Brady Forrest from O'Reilly Radar posts about Kodu (nee Boku), a project from Microsoft Research that has been around for a couple of years, but appears to be almost ready for action. It looks like it is a very exciting, and innovative way for kids to create their own games using a visual "programming language" on their Xbox. They can also exchange games with each other.

Kodu looks very exciting, and we will definitely be getting it once it is available.

Are Online Social Networks Good For Kids?

After the many explosive stories in the press about online safety and MySpace etc. it might seem crazy to suggest that kids and social networks might be a good thing. However, Susan Lacy has an interesting post on TechCrunch regarding kids and social networking that is worth a read.

Apparently, Lady Greenfield, professor of synaptic pharmacology at Lincoln College, Oxford and the director of the Royal Institution "has the United Kingdom up in a tizzy about the idea that Facebook, Bebo and Twitter are warping their children’s minds". However, Susan does point out "like a lot of people who don’t actually use these sites, she’s [Greenfield] missing a fundamental shift from Web 1.0 chat room days to Web 2.0 social networks: Real identity".

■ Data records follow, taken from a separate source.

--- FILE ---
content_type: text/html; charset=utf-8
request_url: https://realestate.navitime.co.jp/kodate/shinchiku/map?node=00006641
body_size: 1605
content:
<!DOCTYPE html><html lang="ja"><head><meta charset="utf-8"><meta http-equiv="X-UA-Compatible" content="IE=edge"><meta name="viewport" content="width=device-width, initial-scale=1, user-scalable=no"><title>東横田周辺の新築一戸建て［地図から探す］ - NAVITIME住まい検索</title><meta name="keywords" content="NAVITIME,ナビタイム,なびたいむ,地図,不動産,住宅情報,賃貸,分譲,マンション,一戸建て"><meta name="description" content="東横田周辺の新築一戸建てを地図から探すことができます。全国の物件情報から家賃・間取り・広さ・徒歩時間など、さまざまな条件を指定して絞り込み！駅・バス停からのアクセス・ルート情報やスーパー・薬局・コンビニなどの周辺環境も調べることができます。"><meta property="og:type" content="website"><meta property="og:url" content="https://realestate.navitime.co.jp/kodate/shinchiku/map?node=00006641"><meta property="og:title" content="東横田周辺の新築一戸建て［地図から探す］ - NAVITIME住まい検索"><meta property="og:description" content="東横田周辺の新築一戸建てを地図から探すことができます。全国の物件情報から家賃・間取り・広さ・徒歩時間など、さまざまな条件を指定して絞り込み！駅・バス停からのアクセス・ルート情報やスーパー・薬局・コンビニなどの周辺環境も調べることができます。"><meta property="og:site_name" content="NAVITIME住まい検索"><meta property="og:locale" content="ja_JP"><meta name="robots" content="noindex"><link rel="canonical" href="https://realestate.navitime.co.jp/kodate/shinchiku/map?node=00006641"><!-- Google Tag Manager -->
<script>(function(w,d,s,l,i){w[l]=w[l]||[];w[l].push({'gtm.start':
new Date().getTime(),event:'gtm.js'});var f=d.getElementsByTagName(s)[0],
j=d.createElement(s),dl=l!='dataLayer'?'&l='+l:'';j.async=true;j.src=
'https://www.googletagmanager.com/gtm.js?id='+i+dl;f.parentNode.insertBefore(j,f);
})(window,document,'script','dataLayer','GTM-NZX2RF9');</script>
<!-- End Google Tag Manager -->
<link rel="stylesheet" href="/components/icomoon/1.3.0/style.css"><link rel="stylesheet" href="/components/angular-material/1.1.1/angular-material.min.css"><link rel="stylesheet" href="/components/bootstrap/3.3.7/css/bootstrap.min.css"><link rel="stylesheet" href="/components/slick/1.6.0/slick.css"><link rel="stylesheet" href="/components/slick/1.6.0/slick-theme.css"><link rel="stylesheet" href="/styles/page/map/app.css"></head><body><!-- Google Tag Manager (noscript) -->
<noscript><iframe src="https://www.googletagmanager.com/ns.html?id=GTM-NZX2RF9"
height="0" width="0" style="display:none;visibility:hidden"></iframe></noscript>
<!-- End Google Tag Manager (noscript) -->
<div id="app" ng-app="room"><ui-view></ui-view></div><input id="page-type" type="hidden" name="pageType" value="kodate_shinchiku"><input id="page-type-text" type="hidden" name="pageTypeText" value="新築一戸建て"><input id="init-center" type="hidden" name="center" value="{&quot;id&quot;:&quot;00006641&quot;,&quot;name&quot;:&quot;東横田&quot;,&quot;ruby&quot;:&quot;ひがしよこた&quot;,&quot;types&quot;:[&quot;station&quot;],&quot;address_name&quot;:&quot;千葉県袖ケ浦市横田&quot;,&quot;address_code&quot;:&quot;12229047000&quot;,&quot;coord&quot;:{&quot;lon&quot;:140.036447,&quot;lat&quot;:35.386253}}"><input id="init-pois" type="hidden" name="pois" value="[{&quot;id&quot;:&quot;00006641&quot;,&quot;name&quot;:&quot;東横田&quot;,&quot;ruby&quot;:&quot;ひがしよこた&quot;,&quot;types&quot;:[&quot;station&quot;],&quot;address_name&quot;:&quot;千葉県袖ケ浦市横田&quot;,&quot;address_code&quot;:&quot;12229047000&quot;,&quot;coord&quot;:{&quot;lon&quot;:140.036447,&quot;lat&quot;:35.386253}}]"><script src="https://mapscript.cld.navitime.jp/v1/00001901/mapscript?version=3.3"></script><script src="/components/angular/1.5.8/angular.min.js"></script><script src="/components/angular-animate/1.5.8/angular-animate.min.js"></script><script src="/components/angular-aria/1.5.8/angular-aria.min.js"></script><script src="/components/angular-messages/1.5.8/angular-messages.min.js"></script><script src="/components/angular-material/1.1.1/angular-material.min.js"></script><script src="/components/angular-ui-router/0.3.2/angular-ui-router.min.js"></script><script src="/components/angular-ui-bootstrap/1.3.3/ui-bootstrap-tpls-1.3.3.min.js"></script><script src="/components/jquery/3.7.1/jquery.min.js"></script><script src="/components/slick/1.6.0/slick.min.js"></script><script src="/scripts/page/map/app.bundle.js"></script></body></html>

Something about that response caught my interest. Although my own son is not at all interested in social networking sites per se, he is very interested in the online relationships that he has in his preferred gaming sites. I was interested to discover recently that many of his online friends are from real life. Since he goes to a school on the other side of town, and many of his school friends also have to travel, there are few other ways we really have for them to interact during non-school hours. They have apparently discovered a couple of online games in which they like to play together.

I asked him wouldn't he prefer to get together with them in person. He said he would, but "everyone's parents are too busy and they live too far." There are some interesting twists to this modern life... and kids are adapting.